Boot camp would be easier for old guys.... We're used to getting screamed and yelled at and we're used to soft food. We've also developed an appreciation for guns. We've been using them for years as an excuse to get out of the house, away from the screaming and yelling.
They could lighten up on the obstacle course however..... I've been in combat and never saw a single 20-foot wall with rope hanging over the side, nor did I ever do any push-ups after completing basic training.
Actually, the running part is kind of a waste of energy, too..... I've never seen anyone outrun a bullet.
An 18-year-old has the whole world ahead of him. He's still learning to shave or to start a conversation with a pretty girl. He still hasn't figured out that a baseball cap has a brim to shade his eyes, not the back of his head.
These are all great reasons to keep our kids at home to learn a little more about life before sending them off into harm's way.
Let us old guys track down those terrorists..... The last thing an enemy would want to see is a couple million hacked off old farts with bad attitudes and automatic weapons, who know that their best years are already behind them.
HEY!! How about recruiting Women over 50.... in menopause! You think MEN have attitudes? Ohhhhhhhh my goodness!!! If nothing else, put them on border patrol. They'll have it secured the first night!
This is so true. Very recently, my husband no longer recognized me as his wife. I am not heartbroken, just accepting what I knew was inevitable sooner or later. Now he wants me to take him to see his wife. Each time, I tell him "I am your wife." I don't argue with him; I just want him to know that I am his wife. Sometimes he chuckles, other times he says "Well, that's good." The other night he said, "My wife has probably called the police by now." By that I think he meant she has the police trying to locate where he is. Then last night he again told me to "take me to my wife." I said, "I am your wife." He said, "I didn't know I had an extra woman!" And so it goes. LOL
This article is so good and so right. In my caregiving, I'd often try to get us to see things from the funny viewpoint of little kids. In really yucky times I'd go right for third grade humor. We still had to deal with the stuff but it at least helped. A modest example from my caregiver book:

ON SHARING BODILY FLUIDS

Verses:
Sometimes Susan’s bladder issues just tee tee me off.
She’ll wet her chair, the bed, herself, just ‘cause she has to cough,
Or sneeze or laugh or drink or think. We live in yellow mist,
I constantly am cleaning up and sometimes I get pissed.

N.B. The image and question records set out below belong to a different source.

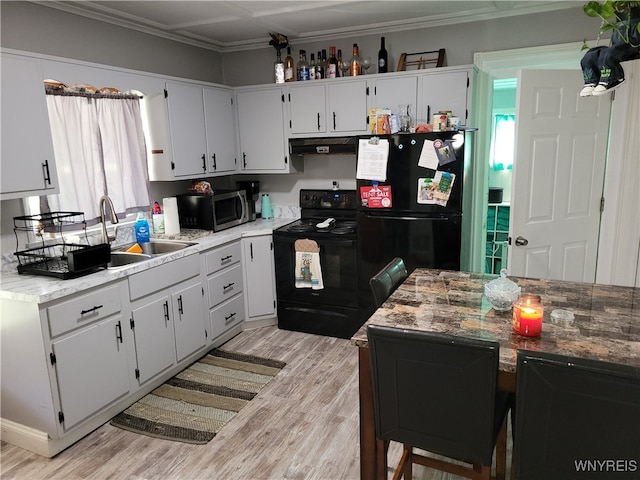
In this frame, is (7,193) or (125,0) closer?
(7,193)

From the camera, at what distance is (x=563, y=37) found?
3.27 metres

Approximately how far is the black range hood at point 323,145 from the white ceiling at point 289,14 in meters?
0.91

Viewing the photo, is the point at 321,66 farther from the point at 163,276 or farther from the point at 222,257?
the point at 163,276

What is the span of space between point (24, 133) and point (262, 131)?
1984 mm

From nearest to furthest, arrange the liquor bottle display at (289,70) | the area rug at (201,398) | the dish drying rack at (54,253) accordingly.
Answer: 1. the dish drying rack at (54,253)
2. the area rug at (201,398)
3. the liquor bottle display at (289,70)

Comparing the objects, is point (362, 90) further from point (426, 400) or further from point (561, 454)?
point (561, 454)

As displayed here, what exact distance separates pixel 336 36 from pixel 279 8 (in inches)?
32.7

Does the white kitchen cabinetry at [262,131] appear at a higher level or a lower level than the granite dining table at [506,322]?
higher

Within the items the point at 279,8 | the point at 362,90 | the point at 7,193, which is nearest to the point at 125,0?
the point at 279,8

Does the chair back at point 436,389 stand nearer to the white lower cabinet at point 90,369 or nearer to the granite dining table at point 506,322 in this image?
the granite dining table at point 506,322

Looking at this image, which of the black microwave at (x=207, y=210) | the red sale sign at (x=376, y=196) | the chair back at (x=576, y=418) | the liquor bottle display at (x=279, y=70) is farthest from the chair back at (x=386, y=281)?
the liquor bottle display at (x=279, y=70)

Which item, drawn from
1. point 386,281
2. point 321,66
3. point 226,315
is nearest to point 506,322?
point 386,281

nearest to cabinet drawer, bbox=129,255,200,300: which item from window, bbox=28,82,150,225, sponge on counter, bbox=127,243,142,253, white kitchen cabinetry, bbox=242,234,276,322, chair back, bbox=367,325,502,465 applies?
sponge on counter, bbox=127,243,142,253

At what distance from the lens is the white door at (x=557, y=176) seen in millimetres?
2916
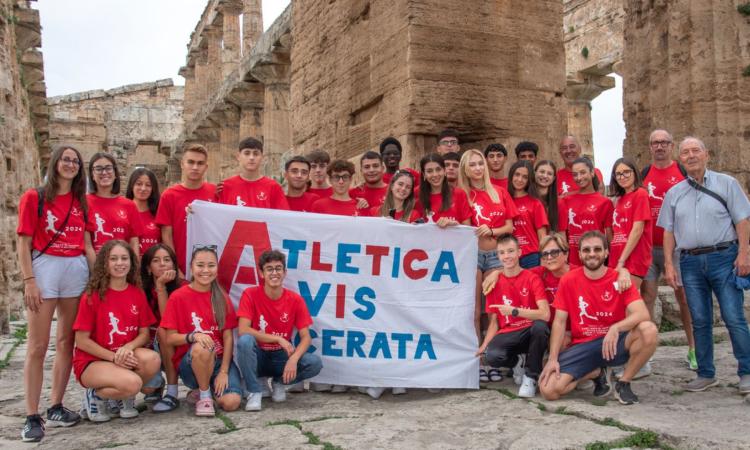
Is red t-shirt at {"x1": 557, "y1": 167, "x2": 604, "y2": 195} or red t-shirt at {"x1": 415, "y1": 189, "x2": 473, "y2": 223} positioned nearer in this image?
red t-shirt at {"x1": 415, "y1": 189, "x2": 473, "y2": 223}

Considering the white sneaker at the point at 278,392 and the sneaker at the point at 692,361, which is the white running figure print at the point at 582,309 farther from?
the white sneaker at the point at 278,392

Sometimes Susan’s bowel issues make my life seem crappy:
If it’s stuck or runny, funny, leaked into her nappy.
I’d like to forget it all; get fecal amnesia.
Never pour her nightcaps made of milk of magnesia.

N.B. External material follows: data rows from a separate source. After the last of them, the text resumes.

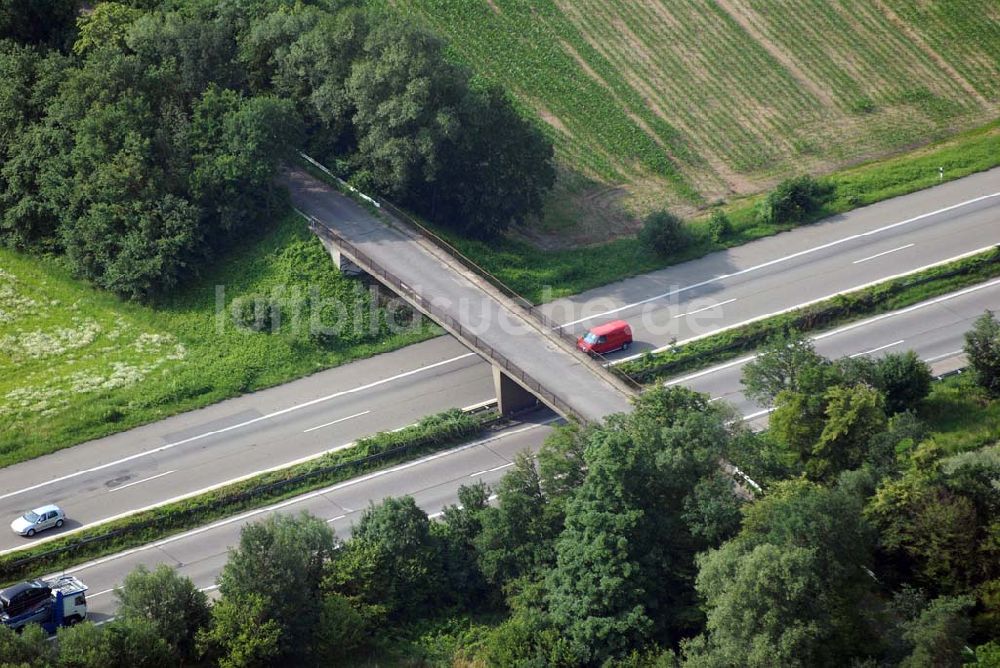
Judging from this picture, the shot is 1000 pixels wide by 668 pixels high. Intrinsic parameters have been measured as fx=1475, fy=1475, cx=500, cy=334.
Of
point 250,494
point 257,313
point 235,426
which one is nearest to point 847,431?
point 250,494

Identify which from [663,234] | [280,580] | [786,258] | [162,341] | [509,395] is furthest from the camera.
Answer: [786,258]

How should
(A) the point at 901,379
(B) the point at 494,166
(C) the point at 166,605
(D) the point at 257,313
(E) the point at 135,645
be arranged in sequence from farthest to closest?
(B) the point at 494,166 → (D) the point at 257,313 → (A) the point at 901,379 → (C) the point at 166,605 → (E) the point at 135,645

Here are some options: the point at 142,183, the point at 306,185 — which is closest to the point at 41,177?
the point at 142,183

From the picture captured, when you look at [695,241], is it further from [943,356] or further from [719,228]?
[943,356]

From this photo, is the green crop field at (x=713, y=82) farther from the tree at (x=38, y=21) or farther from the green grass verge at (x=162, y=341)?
the tree at (x=38, y=21)

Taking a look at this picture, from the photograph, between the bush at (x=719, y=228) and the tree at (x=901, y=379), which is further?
the bush at (x=719, y=228)

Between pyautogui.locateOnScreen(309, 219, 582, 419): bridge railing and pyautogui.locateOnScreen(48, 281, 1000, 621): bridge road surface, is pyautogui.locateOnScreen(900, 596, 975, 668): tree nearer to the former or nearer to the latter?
pyautogui.locateOnScreen(48, 281, 1000, 621): bridge road surface

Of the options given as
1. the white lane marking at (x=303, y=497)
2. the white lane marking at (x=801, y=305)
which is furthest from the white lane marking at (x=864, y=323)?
the white lane marking at (x=303, y=497)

Sometimes Susan’s nasal issues make me act all snotty.
I help her blow, stop bloody flow, make it all get clotty,
Open clogs, soothe with saline, make it feel all cozy.
So how’s her boogers doing now? I hate to be so nosey.

Chorus:
It’s not her fault, but all the strokes; she hates it just like me.
She hates that I must manage this, be anal as can be.
Good thing I had two kids with dirty butts and messy sickness
Who cured me of my old aversion to the world of ickness.